Session structure that helps:

  • Time-box sessions. Two hours with a specific goal is better than six hours of unfocused browsing. Decide before you open a browser what you're looking at.
  • Target rotation. Staring at the same app for weeks is a diminishing returns problem. Fresh eyes on a new target often produce more than grinding an old one.
  • Outcome-agnostic sessions. Some sessions are just reconnaissance with no expectation of finding anything. This removes the pressure that kills creative thinking.
  • Hard stops. Set a time to stop and stop at that time. The "just one more endpoint" spiral is real and it ruins evenings.

When to actually stop for a while: if you've been hunting consistently, the work feels mechanical, everything looks the same, and you're not curious about what's behind the next parameter, take a week off. Not a break where you feel guilty the whole time. An actual break. The curiosity comes back. It always does.

Imposter Syndrome

Everyone's first valid was terrifying. I don't know a single experienced researcher who wasn't convinced their first report was going to get closed as informational. The anxiety before submitting a report you think might be real is a feature of caring about the work, not a sign you don't belong.

The researchers who look confident on Twitter have submitted plenty of garbage reports. They've had plenty of N/A's and informational closures. The difference between them and someone still stuck in imposter syndrome is usually just volume of attempts. They kept submitting. The feedback loop eventually built confidence.

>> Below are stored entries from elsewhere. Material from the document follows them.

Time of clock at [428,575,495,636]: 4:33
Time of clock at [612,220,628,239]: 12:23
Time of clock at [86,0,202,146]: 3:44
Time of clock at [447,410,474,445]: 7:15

You are not uniquely bad at this. You are at a stage everyone passes through.

The specific flavor of imposter syndrome that bugs me to see: researchers who find a real vulnerability, downgrade their own assessment before submitting because they're afraid of looking dumb if it's not as severe as they think, then get back "Resolved, thanks" with no bounty because they submitted it as a low. If you think it's a high, say it's a high. Include your reasoning. Let the triage team disagree if they need to.

The Loneliness Problem

Solo work is isolating. Most researchers work alone, on targets they can't talk about publicly, with findings they often can't share for months or ever. The work is invisible until a bounty hits.

The practical response: find two or three people who hunt at a similar level and talk to them regularly. Not to share techniques necessarily, though that's a bonus. Just to have people who understand what you're doing. A Telegram group, a Discord server, a weekly call. The community exists. You have to seek it out.

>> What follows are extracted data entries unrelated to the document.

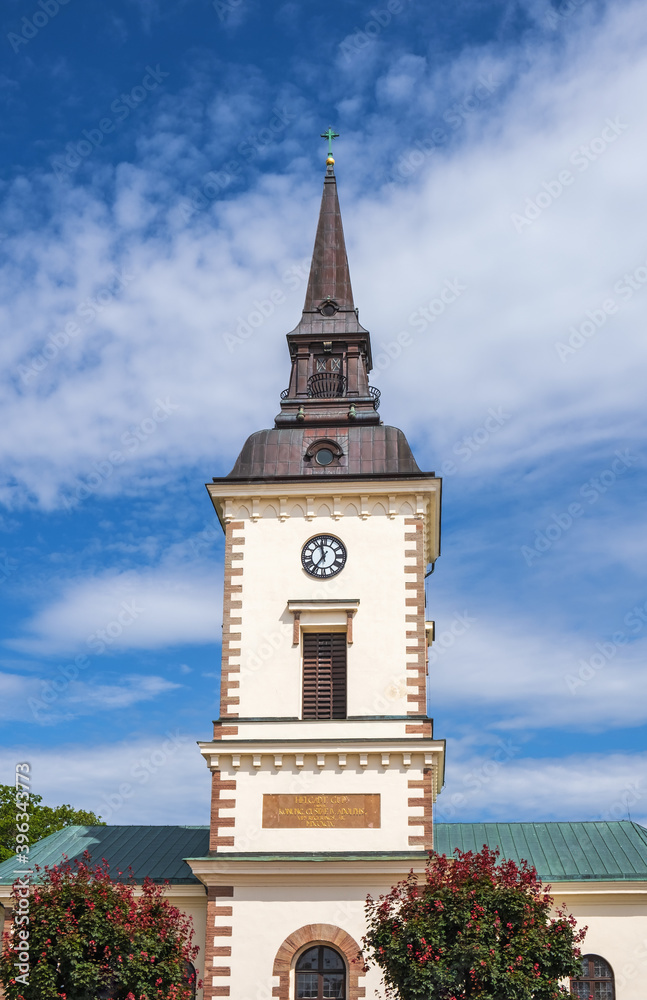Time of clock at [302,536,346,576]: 11:35
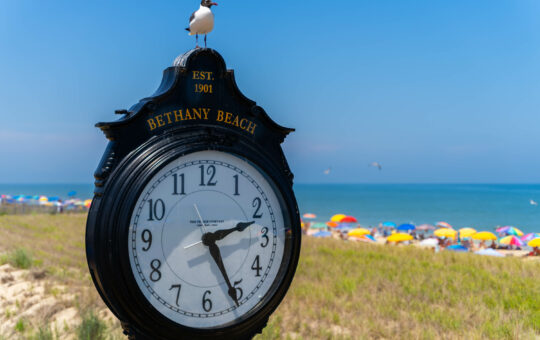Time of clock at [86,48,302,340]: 2:25
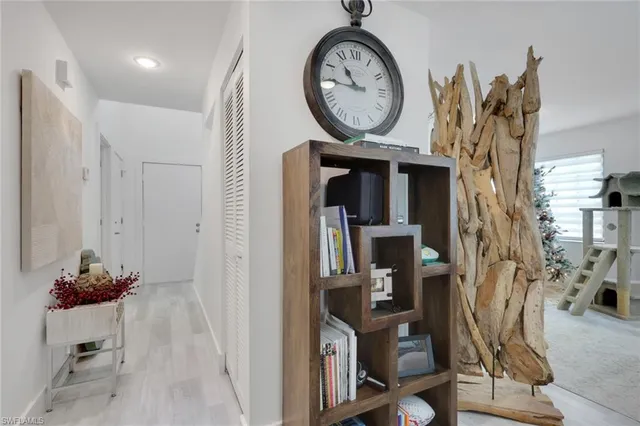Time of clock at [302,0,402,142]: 10:45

Collaborations help too. Hunting with a partner on a shared target breaks up the isolation and often produces better results because different people notice different things. See Business of Bounties.

The Comparison Trap

Someone on Twitter just posted a $30,000 payout screenshot. Someone else just announced they're number one on a leaderboard. Someone else is speaking at a conference you've never been to.

The comparison trap is brutal in this community because the wins are very public and the losses are private. You are comparing your full experience, including all the failures, to other people's highlight reels. It's not a fair comparison and it never will be.

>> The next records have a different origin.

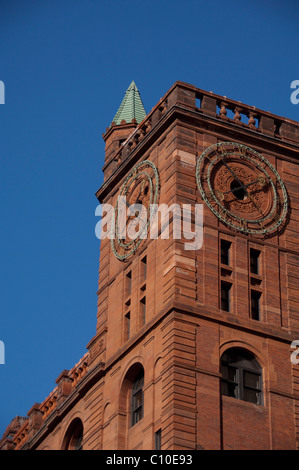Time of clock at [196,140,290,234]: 1:53
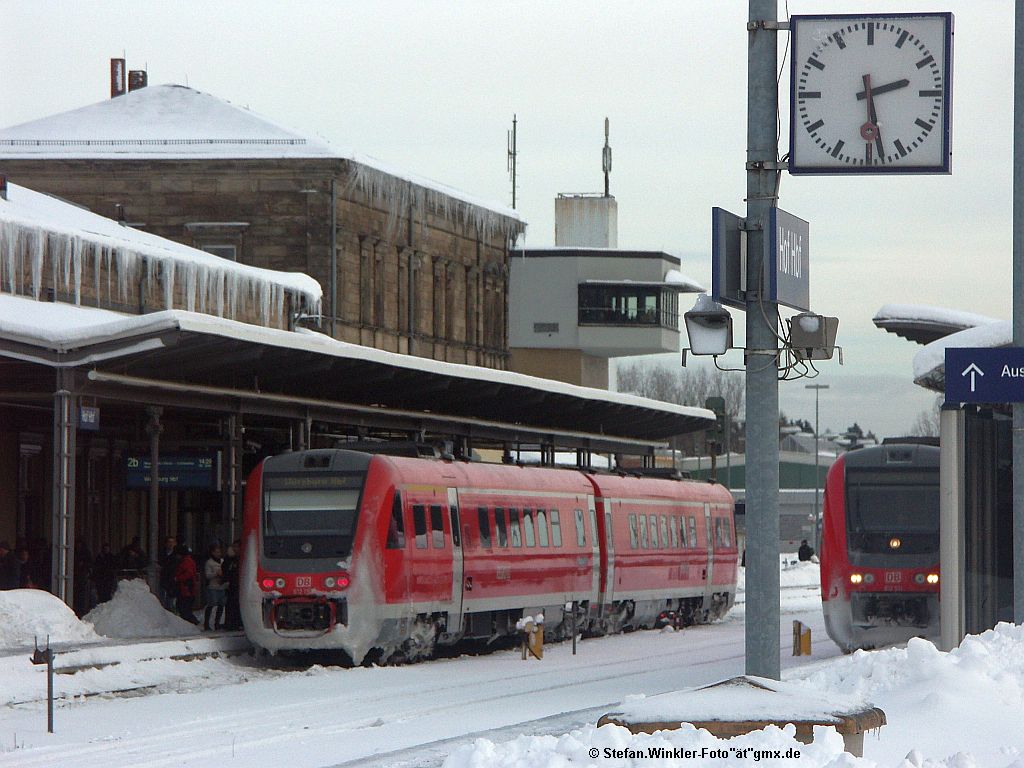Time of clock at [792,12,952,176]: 2:28
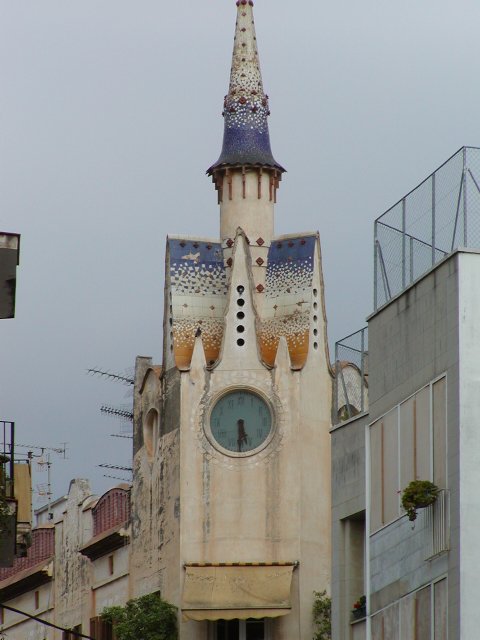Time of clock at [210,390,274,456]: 5:30
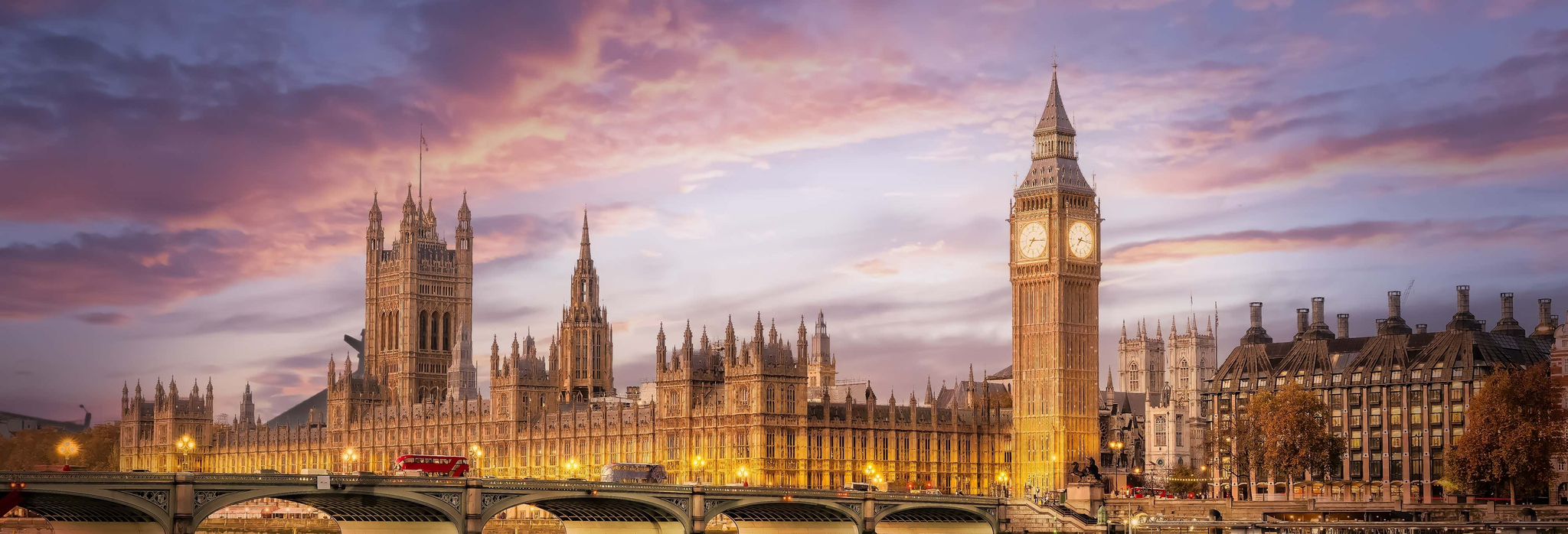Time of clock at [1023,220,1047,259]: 7:15
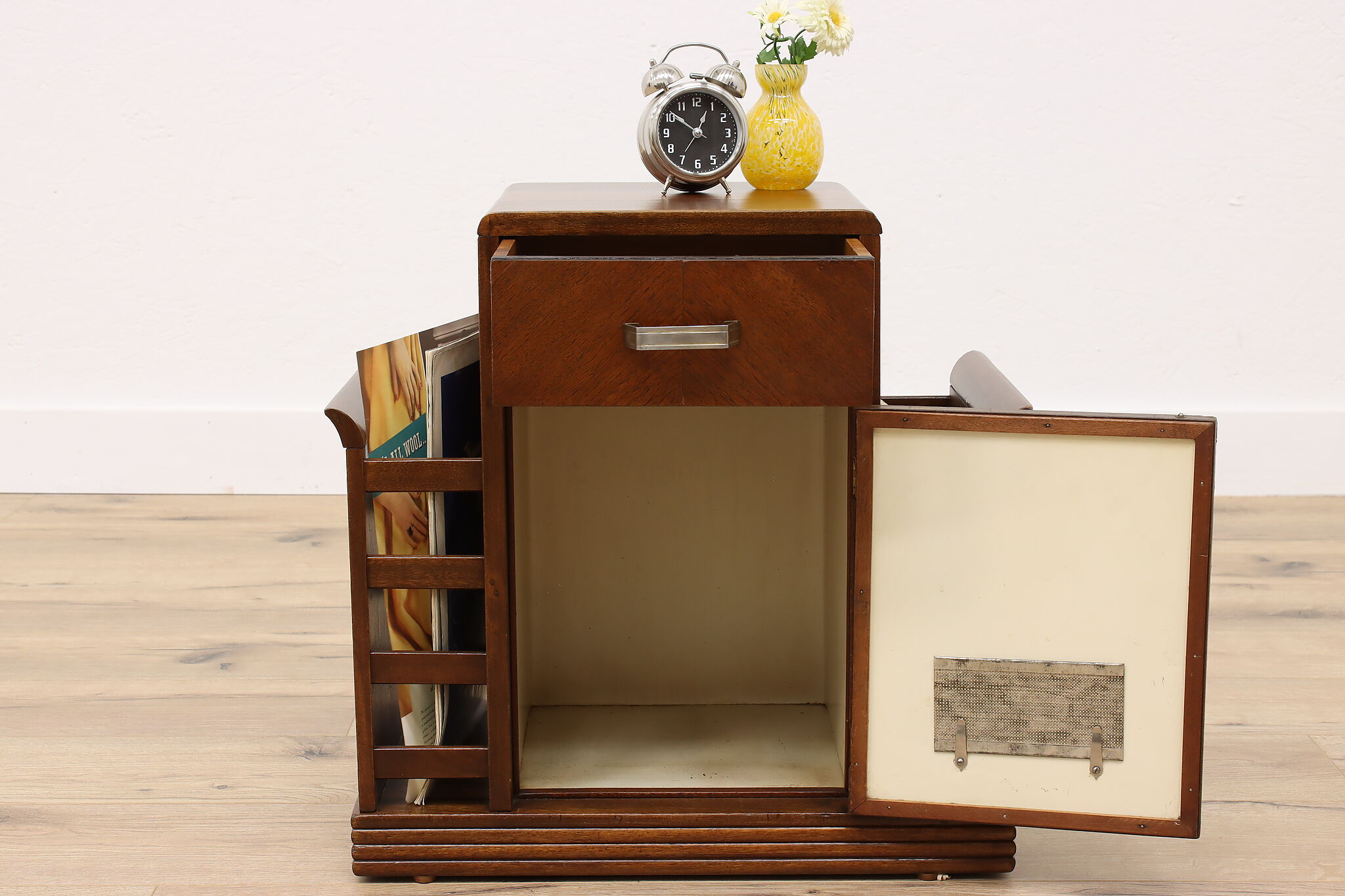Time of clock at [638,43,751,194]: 12:51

The only useful comparison is you versus yourself three months ago. Are you finding things you couldn't find then? Do you understand something now that confused you before? That's the metric.

Mute or unfollow accounts that make you feel bad about your progress. This isn't weakness. It's information management.

Taking Breaks Makes You Better

I used to feel guilty about every day I didn't hunt. That guilt made me grind through sessions where I wasn't producing anything useful, which made me resent the work, which made the next session worse.

Taking an actual break, a few days or a week, regularly, is not falling behind. The target isn't going anywhere. The skills you've built aren't going anywhere. You come back with fresh pattern recognition and you find things you'd walked past twenty times before.

The researchers who last in this field for a decade aren't the ones who never stop. They're the ones who figured out how to rest without guilt and come back sharp.